There are whole other realms of economics that will never get national coverage.  For example, let’s say you’re starting up a business making your new product, widgets.  You need to know the industrial make-up of your suppliers and buyers to know where you’ll have the most bargaining power.  You need to know your competitors or whether or not new competitors can move in and take over your industry.  You need to know how many widgets you must make to break even and at what price.  This has traces of finance, negotiation, accounting, and supply chain management; it’s all economics.  The academics studying these things are economists just as much as Bernanke.  This is just one of many realms of economics.

The financial crisis and resulting recession have not only made economics a more well-known science, but also branded it with a scarlet letter.  Economists are smart cookies and have caught on to this.  Perhaps the best example is the fact that this year’s winner of the highest award in economics goes to two folks who have focused their careers on subjects other than finance and the macroeconomy.  The highest award is not a Nobel Prize, though it is called one.  Its official name is the Sveriges Riksbank Prize in Economic Sciences in Memory of Alfred Nobel.  There were two winner which split the $1.4 million prize; Elinor Ostrom for her work on shared resources, and Oliver Williamson’s contributions are marginally significant to the large companies.
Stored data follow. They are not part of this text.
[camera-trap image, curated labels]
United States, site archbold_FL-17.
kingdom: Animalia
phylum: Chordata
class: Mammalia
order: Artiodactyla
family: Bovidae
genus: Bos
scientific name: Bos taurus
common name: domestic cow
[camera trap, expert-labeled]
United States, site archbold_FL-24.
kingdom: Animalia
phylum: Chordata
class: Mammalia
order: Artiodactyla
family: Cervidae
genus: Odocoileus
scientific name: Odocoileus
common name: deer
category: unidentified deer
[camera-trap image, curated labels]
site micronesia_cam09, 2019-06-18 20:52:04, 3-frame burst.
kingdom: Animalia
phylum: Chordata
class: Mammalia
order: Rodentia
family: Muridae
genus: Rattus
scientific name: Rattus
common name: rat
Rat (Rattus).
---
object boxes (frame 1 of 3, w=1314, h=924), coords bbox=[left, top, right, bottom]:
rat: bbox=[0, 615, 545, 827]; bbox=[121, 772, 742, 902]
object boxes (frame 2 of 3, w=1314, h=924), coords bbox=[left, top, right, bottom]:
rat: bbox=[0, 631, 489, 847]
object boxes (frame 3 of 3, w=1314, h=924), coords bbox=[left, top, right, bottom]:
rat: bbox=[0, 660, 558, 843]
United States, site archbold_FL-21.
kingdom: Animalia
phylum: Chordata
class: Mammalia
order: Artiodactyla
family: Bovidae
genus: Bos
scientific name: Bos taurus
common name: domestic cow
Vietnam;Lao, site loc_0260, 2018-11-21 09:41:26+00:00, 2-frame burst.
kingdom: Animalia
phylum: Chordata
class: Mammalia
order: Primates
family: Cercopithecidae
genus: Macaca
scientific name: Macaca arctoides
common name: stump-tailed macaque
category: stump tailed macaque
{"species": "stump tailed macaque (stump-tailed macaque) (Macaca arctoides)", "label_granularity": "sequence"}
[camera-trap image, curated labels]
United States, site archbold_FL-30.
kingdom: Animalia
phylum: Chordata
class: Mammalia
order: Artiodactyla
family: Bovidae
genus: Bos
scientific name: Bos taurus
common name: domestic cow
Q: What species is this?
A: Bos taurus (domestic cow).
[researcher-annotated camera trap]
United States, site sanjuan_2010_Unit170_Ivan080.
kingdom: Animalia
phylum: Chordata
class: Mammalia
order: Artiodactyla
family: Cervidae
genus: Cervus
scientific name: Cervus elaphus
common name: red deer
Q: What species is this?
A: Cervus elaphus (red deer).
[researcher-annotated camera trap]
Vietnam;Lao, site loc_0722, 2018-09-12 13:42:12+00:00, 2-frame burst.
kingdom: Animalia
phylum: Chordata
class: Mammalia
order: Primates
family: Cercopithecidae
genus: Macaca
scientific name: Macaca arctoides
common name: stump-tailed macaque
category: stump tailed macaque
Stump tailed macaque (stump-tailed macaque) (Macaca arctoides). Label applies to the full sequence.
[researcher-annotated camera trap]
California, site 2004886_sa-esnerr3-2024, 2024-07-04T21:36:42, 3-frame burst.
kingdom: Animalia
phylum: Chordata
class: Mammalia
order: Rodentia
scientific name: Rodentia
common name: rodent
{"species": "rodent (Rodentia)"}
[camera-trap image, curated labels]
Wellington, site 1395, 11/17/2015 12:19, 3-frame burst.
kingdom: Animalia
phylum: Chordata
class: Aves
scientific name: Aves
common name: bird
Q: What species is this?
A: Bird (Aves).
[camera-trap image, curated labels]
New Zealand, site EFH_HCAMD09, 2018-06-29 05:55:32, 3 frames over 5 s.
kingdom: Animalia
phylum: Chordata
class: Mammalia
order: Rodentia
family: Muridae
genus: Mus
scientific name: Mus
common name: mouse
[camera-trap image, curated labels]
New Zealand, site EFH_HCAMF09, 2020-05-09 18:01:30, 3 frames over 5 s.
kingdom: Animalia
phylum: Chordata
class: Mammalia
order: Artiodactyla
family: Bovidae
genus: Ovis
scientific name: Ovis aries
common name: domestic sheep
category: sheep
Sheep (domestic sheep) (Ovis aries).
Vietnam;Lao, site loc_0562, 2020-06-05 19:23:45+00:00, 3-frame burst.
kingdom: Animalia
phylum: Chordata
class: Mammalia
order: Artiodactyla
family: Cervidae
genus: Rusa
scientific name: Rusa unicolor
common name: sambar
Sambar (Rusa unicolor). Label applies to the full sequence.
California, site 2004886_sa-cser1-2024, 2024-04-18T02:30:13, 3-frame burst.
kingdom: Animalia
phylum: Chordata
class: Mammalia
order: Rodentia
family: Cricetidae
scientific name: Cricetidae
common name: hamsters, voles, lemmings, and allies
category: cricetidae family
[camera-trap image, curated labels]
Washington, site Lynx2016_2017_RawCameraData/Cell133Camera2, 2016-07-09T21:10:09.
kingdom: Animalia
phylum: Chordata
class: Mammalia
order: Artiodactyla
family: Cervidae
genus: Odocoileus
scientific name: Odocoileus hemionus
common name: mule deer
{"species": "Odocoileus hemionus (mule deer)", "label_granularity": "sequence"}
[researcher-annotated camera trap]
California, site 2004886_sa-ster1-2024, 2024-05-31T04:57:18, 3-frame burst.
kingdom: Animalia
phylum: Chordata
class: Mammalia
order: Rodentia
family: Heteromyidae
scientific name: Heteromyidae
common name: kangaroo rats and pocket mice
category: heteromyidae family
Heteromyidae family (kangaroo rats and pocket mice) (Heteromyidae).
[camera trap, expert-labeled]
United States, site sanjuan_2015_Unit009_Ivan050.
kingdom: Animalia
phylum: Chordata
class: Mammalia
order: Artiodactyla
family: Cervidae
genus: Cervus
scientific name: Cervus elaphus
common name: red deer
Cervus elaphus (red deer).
I didn’t mean to pick on my Twitter friends above.  In fact, taken collectively, it does a decent job of covering economics.  I was hoping someone would take my idea so I could feature them, but great minds don’t think alike.  My one-word description is “assumptions”.  A lot of economic theory relies on assumptions.  Assume the market is a monopoly, assume inflation is steady, this model works assuming prices don’t spike etc…   It allows economists to simplify complicated subjects. I’m mostly picking on economists because using these assumptions they are able to make accurate predictions of the market.  We just only ever hear about when they get it wrong.